> **Text excerpt**
Creating an initial RRD

RRD stands for Round Robin Database, and it is what it sounds like. There are a fixed number of records in the database and once the last record has been written in the database the next update goes to the first record, and around and around it goes. In this way, your databases will never grow out of control. The only downside to this is that, obviously, you've got to know how much data you'll want to look at historically ahead of time so that when you generate your database you have enough data. You may want a days worth of info, or even months.

When creating an RRD database we'll need to specify a couple things, namely one or more Data Sources and one or more Round Robin Archives. The data source (DS) defines what type of data is accepted and some boundaries on what constitutes good data. The round robin archives (RRA) can almost be thought of as views, it defines the different ways we can store and retrieve data.

The following is an example of database creation. In this example I am setting up an RRD to monitor TempTrax temperatures.

Figure 1. TempTrax RRD Creation Command

[benr@nexus TempTrax-RRD]$ rrdtool create temptrax.rrd \ 
--start N --step 300 \
DS:probe1-temp:GAUGE:600:55:95 \ 
DS:probe2-temp:GAUGE:600:55:95 \
DS:probe3-temp:GAUGE:600:55:95 \
DS:probe4-temp:GAUGE:600:55:95 \
RRA:MIN:0.5:12:1440 \
RRA:MAX:0.5:12:1440 \ 
RRA:AVERAGE:0.5:1:1440

The tool rrdtool is called with the argument create followed by the RRD filename of the database to be created. The next two arguments specify the time at which the database starts, measured in seconds since the Epoch, and the step time measured in seconds which is the interval between database updates. In this case I'm using "N" as the start time which tells rrdtool to use "now" as the time, and my step interval is 300 seconds (5 minutes).

> **Prompt A**
From the entries, copy the stretch from the line containing "What choice from" through the line containing "247 centimetres" word for word.
The RRD text and the entries are unrelated to each other.

(Questions on scene geometry)
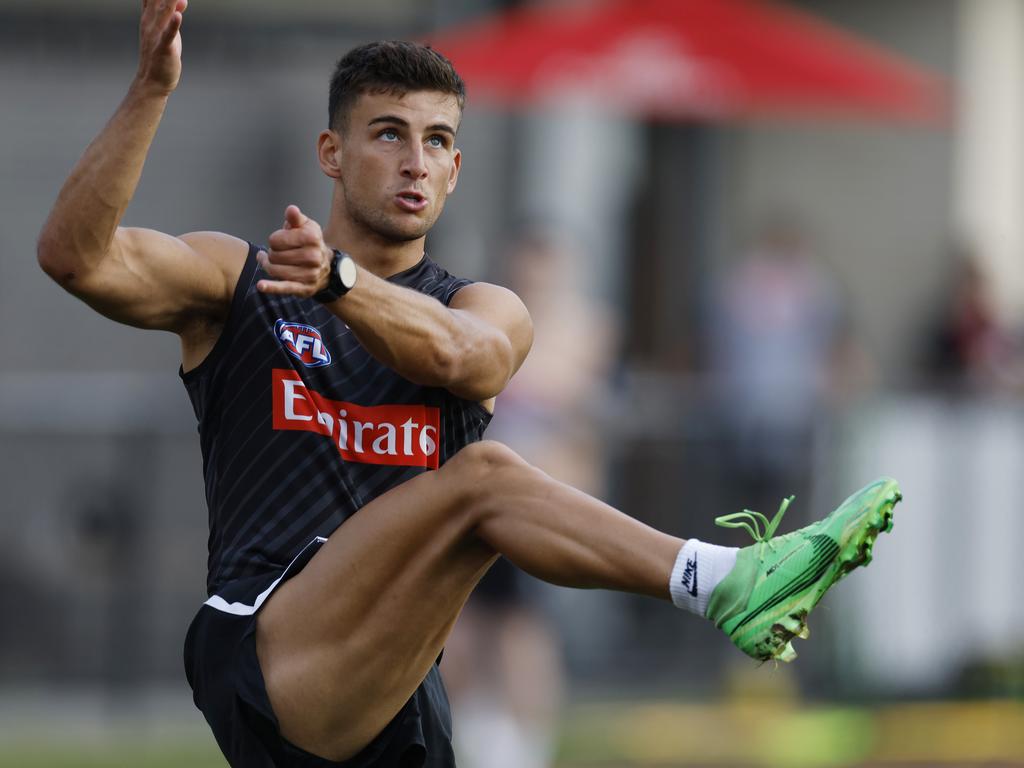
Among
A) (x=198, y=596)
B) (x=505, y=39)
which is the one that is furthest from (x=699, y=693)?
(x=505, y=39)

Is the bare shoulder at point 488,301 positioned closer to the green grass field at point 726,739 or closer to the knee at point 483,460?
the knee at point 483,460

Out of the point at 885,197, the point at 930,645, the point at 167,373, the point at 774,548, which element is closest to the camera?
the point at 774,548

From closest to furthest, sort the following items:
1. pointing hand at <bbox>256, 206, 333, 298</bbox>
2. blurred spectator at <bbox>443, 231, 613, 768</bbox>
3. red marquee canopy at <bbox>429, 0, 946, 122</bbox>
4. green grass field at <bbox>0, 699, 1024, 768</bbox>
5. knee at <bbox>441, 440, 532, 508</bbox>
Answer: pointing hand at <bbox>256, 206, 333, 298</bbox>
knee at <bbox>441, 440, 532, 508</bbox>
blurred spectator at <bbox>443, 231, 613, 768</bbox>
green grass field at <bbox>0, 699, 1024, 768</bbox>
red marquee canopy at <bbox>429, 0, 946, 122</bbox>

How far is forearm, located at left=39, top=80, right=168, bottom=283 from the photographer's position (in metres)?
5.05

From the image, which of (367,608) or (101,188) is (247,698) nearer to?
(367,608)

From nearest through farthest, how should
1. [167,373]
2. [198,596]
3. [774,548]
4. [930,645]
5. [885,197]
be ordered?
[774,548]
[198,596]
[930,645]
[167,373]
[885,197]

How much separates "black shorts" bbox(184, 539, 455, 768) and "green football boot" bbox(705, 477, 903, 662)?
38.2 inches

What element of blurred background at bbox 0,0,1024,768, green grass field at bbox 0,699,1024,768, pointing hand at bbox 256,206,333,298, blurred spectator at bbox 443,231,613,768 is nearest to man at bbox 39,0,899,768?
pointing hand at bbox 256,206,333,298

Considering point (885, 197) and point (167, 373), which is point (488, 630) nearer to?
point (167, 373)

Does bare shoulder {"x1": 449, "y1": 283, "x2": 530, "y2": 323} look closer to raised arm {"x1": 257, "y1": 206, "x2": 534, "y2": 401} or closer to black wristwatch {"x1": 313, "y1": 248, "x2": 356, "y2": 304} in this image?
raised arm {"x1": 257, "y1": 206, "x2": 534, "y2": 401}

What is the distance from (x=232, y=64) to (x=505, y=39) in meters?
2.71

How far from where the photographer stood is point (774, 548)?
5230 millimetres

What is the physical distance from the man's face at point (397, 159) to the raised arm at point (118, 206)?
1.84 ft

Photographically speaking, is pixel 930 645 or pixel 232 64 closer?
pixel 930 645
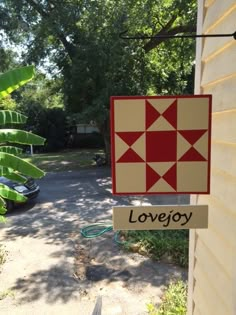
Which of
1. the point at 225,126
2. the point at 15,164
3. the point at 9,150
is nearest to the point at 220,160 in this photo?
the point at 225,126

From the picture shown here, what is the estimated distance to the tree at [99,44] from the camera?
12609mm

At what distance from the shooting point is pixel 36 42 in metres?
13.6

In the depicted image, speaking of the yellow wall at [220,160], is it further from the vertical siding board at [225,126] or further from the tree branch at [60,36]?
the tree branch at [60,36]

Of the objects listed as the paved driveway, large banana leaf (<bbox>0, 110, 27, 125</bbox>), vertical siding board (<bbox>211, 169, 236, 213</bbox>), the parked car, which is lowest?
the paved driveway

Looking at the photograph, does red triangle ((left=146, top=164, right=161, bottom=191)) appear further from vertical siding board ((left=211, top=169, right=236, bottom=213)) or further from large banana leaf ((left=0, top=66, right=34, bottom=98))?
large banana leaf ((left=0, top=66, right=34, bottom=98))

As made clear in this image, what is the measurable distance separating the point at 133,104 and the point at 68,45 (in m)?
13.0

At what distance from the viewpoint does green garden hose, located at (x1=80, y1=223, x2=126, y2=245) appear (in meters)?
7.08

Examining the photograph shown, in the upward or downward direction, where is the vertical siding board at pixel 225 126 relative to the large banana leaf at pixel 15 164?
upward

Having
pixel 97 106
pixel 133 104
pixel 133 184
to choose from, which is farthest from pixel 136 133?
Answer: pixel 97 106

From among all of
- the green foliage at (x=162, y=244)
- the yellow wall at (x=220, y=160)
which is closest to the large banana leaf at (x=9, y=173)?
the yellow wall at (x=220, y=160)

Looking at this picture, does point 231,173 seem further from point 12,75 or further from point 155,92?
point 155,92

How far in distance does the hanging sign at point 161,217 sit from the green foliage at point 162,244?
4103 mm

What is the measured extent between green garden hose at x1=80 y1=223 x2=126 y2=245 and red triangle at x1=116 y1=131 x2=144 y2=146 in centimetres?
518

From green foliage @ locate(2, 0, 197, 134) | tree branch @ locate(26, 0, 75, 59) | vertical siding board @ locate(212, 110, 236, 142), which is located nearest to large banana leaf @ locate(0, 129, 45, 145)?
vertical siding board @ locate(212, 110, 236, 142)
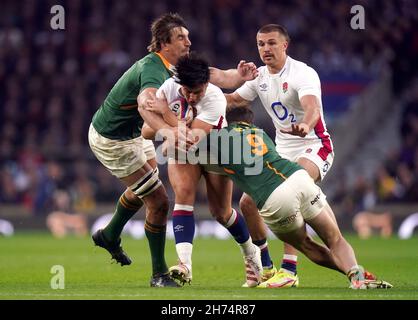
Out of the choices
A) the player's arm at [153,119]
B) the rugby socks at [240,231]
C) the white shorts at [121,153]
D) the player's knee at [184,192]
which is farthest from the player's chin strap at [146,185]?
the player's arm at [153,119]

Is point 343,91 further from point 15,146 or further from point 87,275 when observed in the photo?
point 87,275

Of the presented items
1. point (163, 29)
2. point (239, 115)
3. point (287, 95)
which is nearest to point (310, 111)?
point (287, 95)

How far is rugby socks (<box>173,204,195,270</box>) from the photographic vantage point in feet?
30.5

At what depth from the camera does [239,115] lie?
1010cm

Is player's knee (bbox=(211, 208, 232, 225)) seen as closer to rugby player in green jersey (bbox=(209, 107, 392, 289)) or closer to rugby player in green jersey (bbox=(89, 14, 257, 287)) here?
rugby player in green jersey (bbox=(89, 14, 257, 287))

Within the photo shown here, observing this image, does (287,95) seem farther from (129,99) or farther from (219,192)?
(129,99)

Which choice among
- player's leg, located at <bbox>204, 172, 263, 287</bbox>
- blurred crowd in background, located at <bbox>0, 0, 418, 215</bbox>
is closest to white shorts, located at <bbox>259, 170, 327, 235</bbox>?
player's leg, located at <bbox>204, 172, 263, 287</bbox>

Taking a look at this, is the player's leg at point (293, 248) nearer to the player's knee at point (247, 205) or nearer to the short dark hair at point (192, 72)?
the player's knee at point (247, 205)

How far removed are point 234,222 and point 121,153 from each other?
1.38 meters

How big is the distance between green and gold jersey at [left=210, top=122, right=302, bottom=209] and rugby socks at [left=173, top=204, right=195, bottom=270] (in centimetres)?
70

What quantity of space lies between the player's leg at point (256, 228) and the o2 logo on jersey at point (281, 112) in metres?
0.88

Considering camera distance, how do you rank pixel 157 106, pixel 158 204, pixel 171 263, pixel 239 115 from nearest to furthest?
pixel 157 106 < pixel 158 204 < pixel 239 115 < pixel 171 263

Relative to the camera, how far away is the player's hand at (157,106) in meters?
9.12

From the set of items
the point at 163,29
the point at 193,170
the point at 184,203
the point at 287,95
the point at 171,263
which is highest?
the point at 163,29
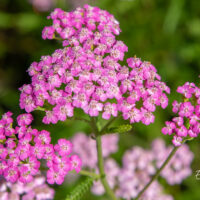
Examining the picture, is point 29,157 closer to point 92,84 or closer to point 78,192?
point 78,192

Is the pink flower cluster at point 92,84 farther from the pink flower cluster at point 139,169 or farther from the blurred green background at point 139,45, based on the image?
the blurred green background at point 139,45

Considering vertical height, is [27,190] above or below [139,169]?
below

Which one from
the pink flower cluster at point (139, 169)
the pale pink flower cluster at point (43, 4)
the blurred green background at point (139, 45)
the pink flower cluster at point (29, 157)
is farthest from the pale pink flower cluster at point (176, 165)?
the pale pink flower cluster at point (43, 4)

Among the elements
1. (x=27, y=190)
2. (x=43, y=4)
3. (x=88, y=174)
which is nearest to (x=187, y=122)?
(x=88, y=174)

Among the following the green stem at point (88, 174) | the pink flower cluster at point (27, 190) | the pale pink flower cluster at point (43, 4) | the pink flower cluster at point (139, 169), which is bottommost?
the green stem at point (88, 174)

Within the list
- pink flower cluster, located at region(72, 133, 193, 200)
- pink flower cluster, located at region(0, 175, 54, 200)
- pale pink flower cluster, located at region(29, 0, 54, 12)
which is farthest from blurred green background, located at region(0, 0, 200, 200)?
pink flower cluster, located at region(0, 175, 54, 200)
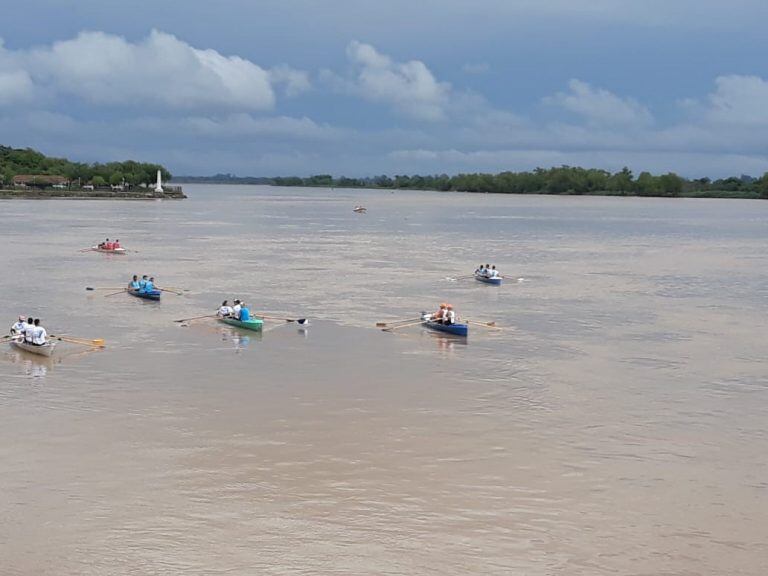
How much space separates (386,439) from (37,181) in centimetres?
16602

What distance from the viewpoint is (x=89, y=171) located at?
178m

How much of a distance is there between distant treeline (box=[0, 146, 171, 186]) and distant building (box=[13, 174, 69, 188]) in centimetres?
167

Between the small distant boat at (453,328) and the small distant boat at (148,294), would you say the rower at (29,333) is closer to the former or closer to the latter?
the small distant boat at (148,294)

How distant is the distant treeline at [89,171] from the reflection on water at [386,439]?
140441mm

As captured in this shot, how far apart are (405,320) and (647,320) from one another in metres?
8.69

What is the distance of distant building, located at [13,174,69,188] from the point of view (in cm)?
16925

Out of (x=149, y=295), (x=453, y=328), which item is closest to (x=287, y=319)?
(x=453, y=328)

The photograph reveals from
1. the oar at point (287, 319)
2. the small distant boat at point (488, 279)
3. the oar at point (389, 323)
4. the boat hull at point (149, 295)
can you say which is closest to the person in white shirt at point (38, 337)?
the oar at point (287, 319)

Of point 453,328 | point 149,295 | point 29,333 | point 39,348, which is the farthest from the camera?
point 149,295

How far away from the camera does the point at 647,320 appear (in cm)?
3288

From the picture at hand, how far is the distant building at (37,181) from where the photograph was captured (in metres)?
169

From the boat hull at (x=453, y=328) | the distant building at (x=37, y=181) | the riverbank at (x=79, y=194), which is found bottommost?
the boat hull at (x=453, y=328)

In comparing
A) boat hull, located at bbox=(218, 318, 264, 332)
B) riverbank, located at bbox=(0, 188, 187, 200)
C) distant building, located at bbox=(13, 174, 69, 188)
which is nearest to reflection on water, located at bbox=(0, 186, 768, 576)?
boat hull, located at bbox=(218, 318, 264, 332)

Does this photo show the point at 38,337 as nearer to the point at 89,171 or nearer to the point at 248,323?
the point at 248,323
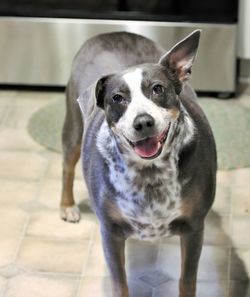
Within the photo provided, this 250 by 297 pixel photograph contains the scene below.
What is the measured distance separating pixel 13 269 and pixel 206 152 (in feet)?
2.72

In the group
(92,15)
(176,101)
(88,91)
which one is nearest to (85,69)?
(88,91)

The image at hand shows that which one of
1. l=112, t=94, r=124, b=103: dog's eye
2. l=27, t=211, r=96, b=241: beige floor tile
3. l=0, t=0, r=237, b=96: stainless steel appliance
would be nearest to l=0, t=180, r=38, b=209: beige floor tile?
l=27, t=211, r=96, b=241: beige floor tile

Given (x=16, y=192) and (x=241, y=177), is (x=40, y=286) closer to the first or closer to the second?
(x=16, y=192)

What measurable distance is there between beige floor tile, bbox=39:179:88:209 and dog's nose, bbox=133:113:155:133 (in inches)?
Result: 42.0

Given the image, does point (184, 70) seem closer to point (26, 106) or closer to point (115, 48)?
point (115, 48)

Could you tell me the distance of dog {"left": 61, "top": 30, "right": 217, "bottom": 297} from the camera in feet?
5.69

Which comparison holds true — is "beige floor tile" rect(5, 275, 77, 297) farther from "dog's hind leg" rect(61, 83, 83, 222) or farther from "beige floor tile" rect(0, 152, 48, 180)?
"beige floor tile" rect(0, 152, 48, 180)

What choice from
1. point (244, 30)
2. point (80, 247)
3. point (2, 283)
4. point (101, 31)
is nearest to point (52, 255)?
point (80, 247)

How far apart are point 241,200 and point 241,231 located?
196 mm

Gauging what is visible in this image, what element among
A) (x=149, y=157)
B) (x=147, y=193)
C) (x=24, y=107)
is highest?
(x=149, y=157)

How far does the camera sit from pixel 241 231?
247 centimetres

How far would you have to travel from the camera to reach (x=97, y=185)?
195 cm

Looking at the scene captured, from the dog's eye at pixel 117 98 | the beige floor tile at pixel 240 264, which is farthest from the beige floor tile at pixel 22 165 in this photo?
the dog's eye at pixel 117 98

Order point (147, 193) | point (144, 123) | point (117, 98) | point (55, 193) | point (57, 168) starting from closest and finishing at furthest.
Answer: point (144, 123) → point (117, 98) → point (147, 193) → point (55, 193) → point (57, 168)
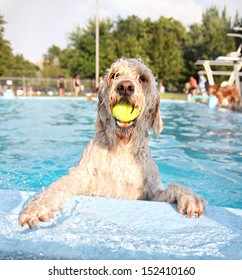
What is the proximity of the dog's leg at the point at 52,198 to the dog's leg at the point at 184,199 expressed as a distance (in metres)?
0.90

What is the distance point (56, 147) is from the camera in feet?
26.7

> **Prompt B**
Name every data source defined in the creation command in the RRD text.

> **Full answer A**
What choice from
1. point (244, 30)
2. point (80, 247)
3. point (2, 283)
4. point (101, 31)
is nearest to point (52, 255)?
point (80, 247)

How far apart are point 241,200 and point 241,231 located?
196 mm

Gauging what is visible in this image, what element among
A) (x=149, y=157)
B) (x=147, y=193)
C) (x=24, y=107)
is highest?
(x=149, y=157)

How far does the camera sit from pixel 241 231?
247 centimetres

> **Full answer B**
probe1-temp, probe2-temp, probe3-temp, probe4-temp